Without the images, print every line of the material below exactly as given.
───── Supplied material ─────
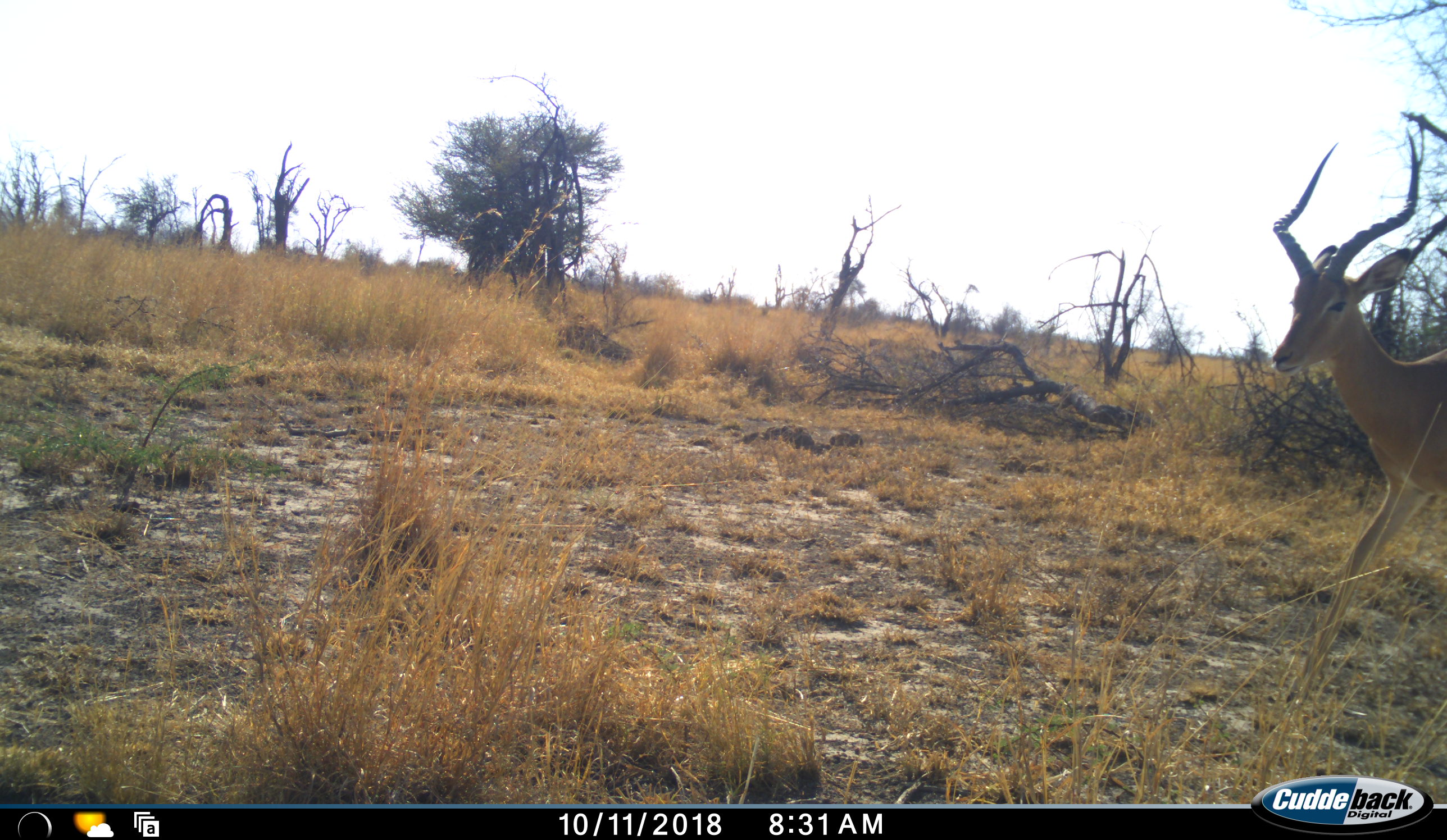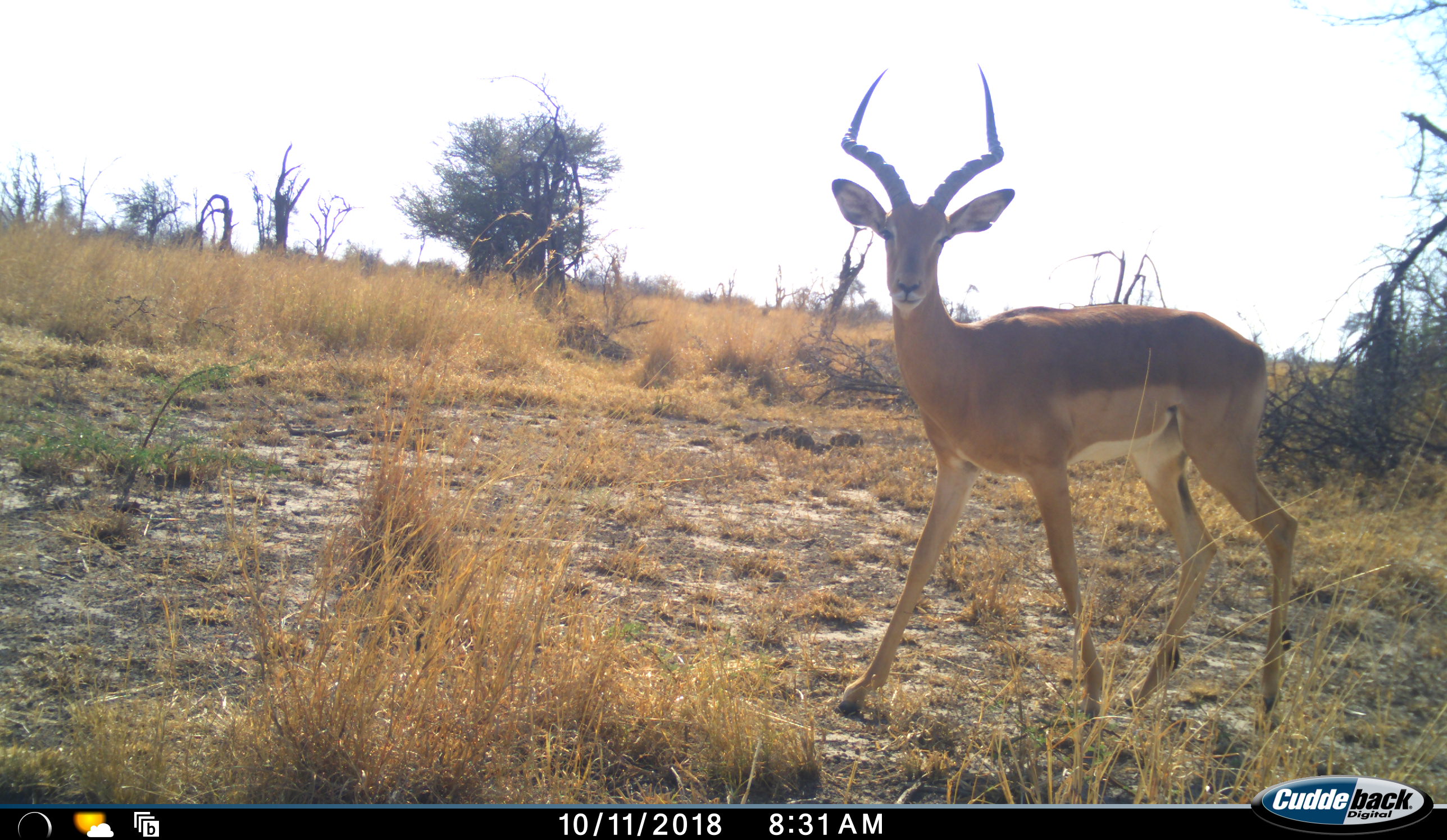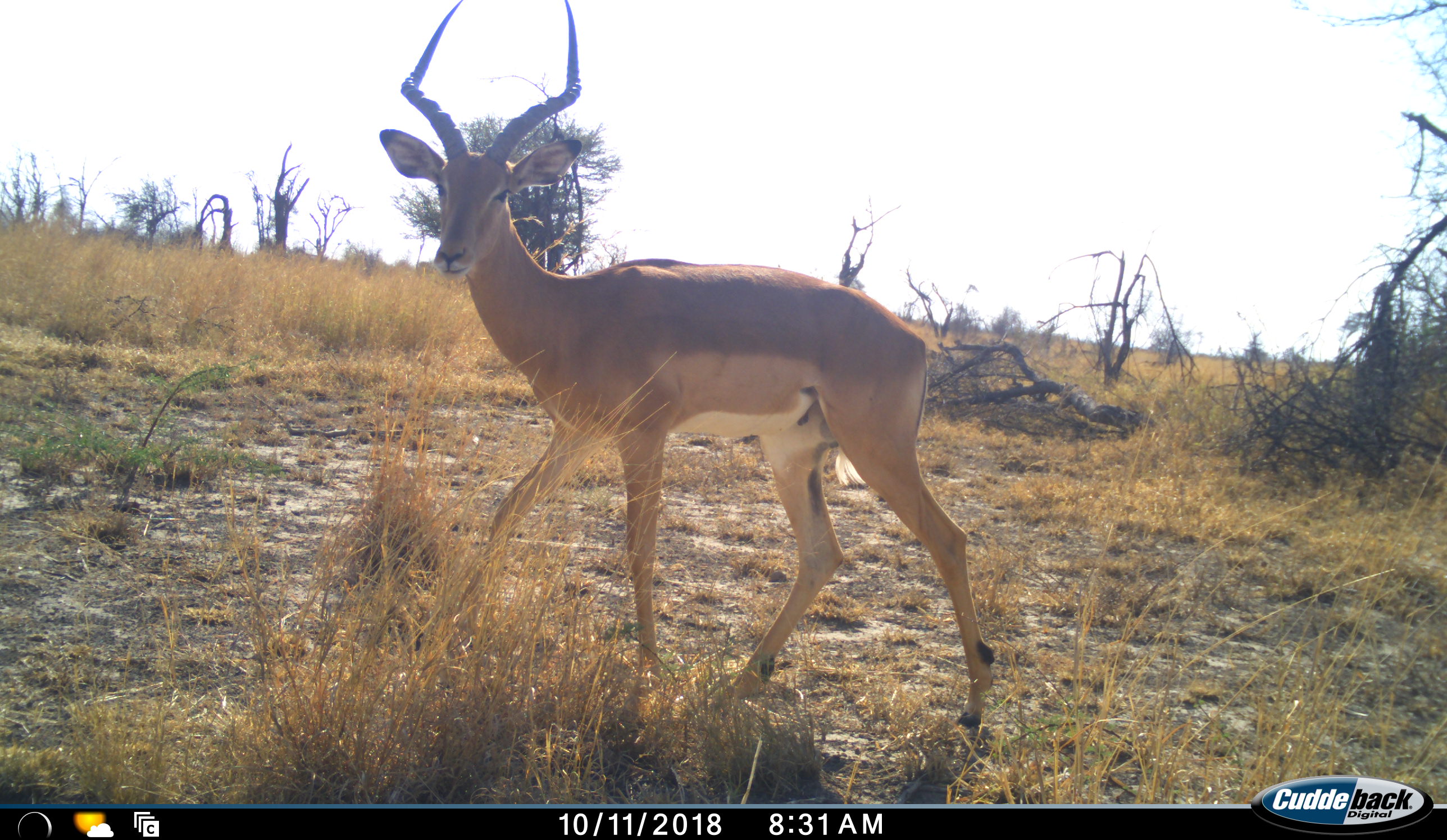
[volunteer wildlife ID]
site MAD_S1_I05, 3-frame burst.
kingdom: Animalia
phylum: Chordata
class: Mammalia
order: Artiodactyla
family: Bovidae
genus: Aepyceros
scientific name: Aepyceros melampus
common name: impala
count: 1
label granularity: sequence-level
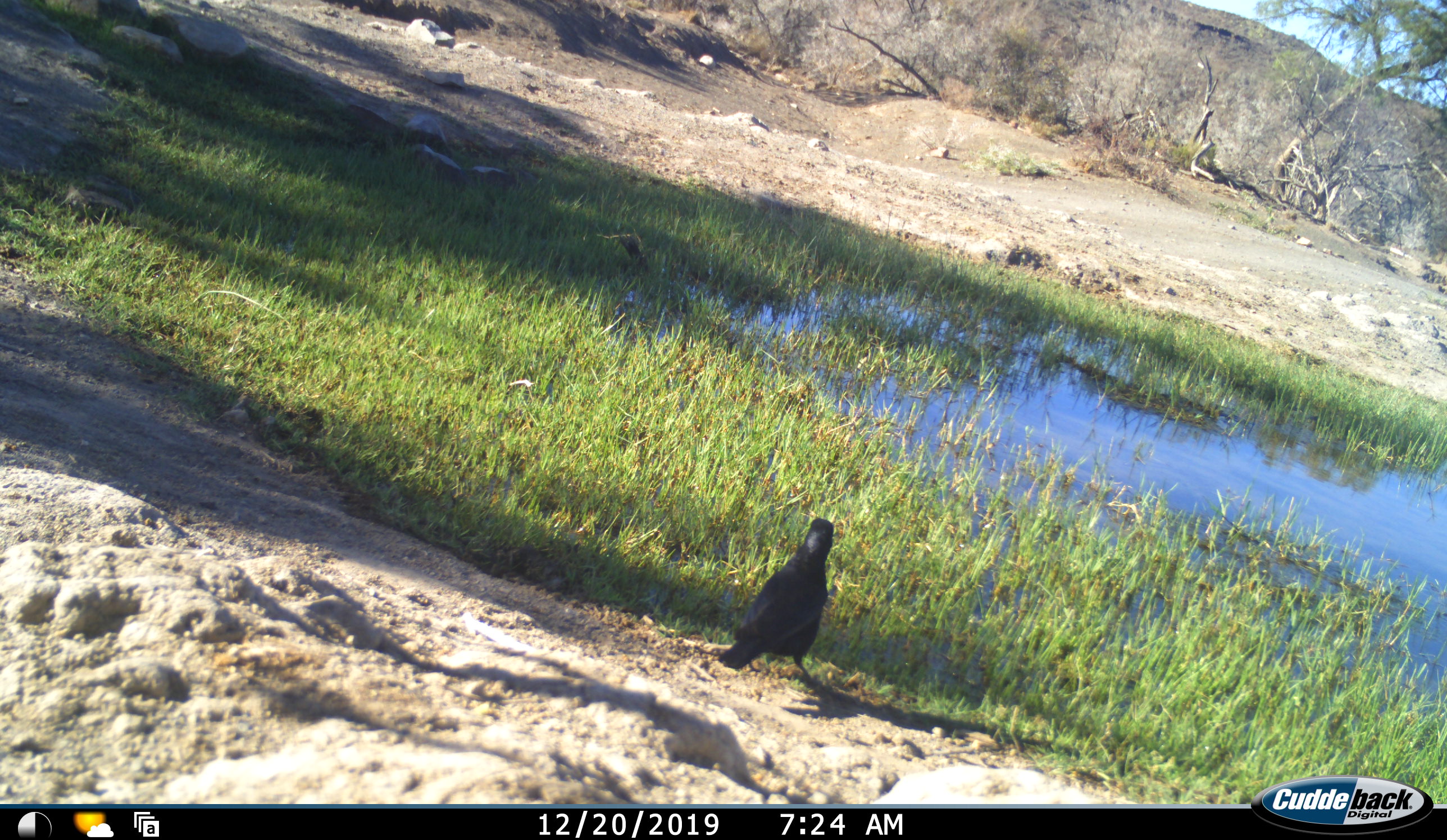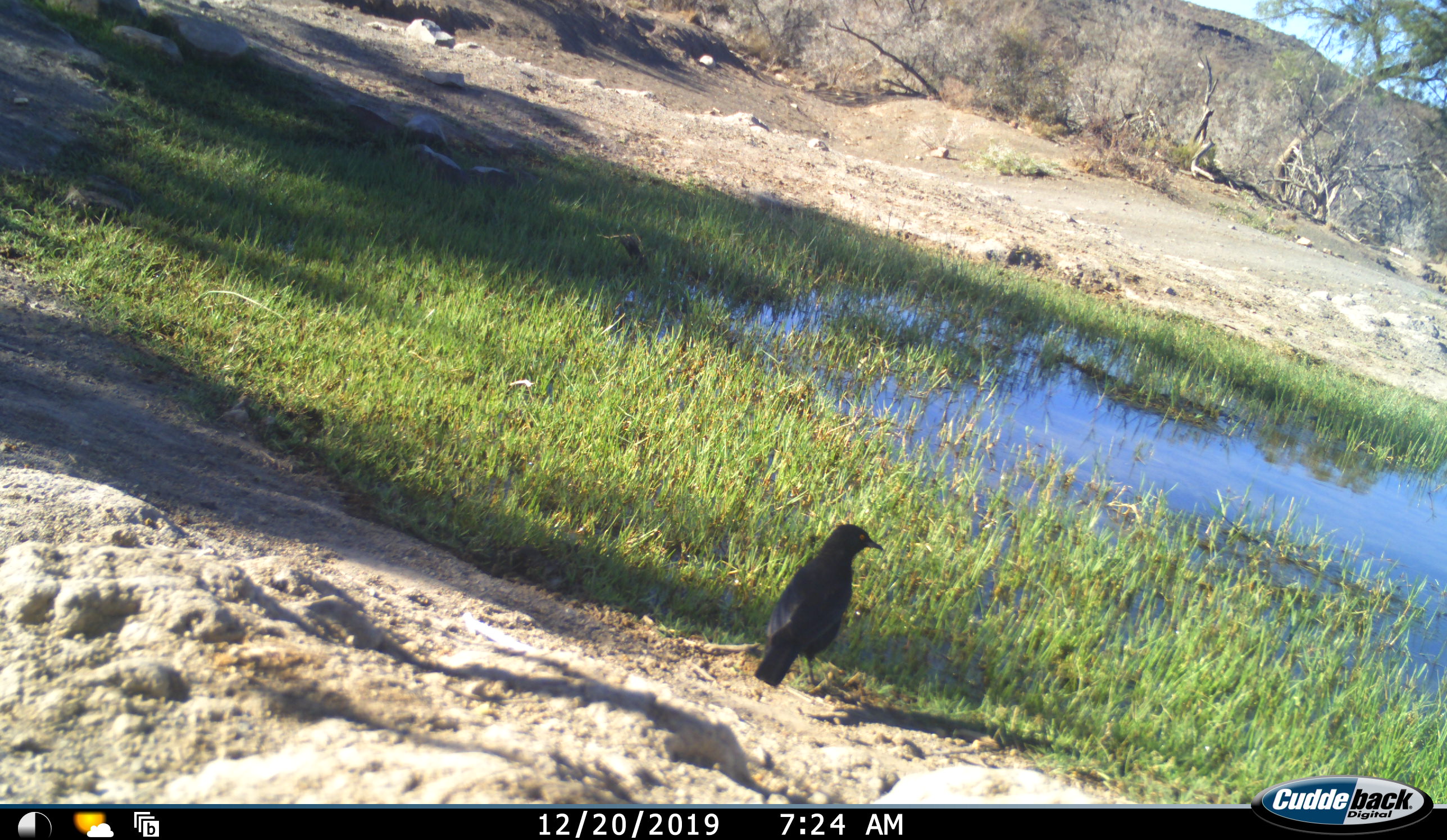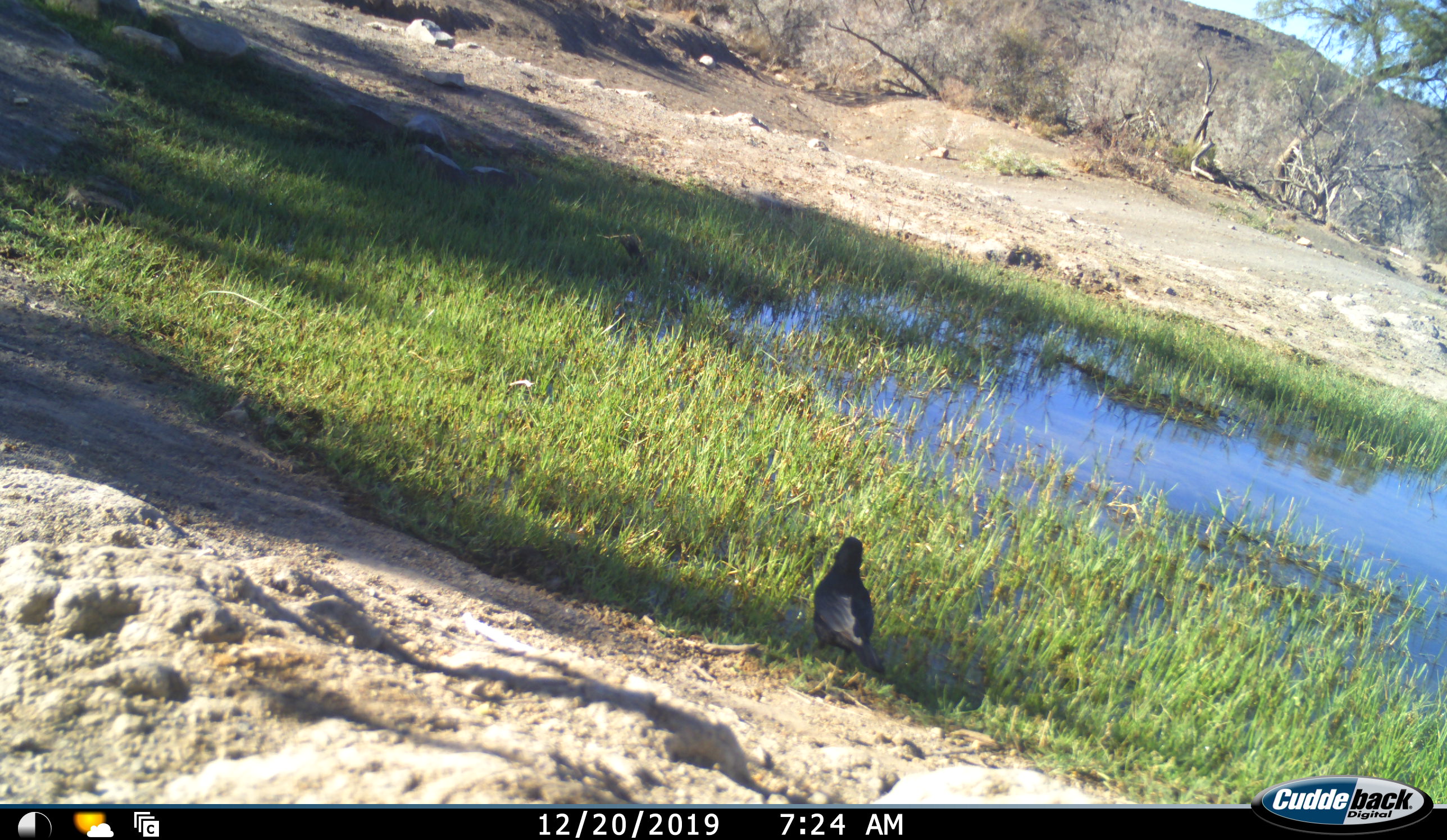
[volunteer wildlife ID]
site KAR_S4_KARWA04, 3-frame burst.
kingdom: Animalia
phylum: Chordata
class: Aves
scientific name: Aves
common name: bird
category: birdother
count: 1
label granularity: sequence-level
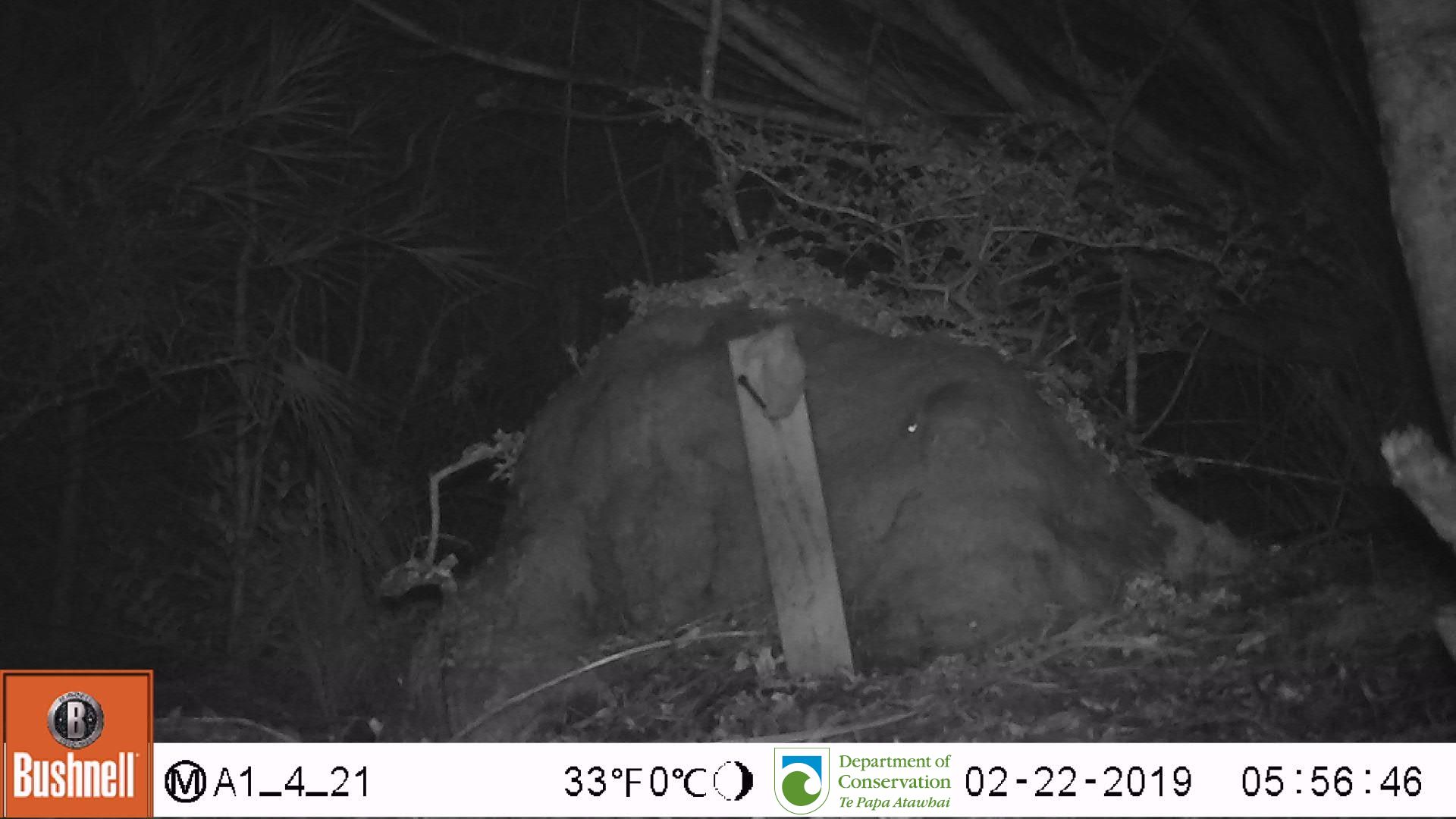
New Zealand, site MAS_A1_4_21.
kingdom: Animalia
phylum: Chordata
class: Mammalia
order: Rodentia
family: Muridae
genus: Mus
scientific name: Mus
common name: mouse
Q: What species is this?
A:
─────
Written solution.
[volunteer wildlife ID]
site MAD_S1_I05, 3-frame burst.
kingdom: Animalia
phylum: Chordata
class: Mammalia
order: Artiodactyla
family: Bovidae
genus: Aepyceros
scientific name: Aepyceros melampus
common name: impala
count: 1
label granularity: sequence-level
[volunteer wildlife ID]
site KAR_S4_KARWA04, 3-frame burst.
kingdom: Animalia
phylum: Chordata
class: Aves
scientific name: Aves
common name: bird
category: birdother
count: 1
label granularity: sequence-level
New Zealand, site MAS_A1_4_21.
kingdom: Animalia
phylum: Chordata
class: Mammalia
order: Rodentia
family: Muridae
genus: Mus
scientific name: Mus
common name: mouse
Q: What species is this?
A:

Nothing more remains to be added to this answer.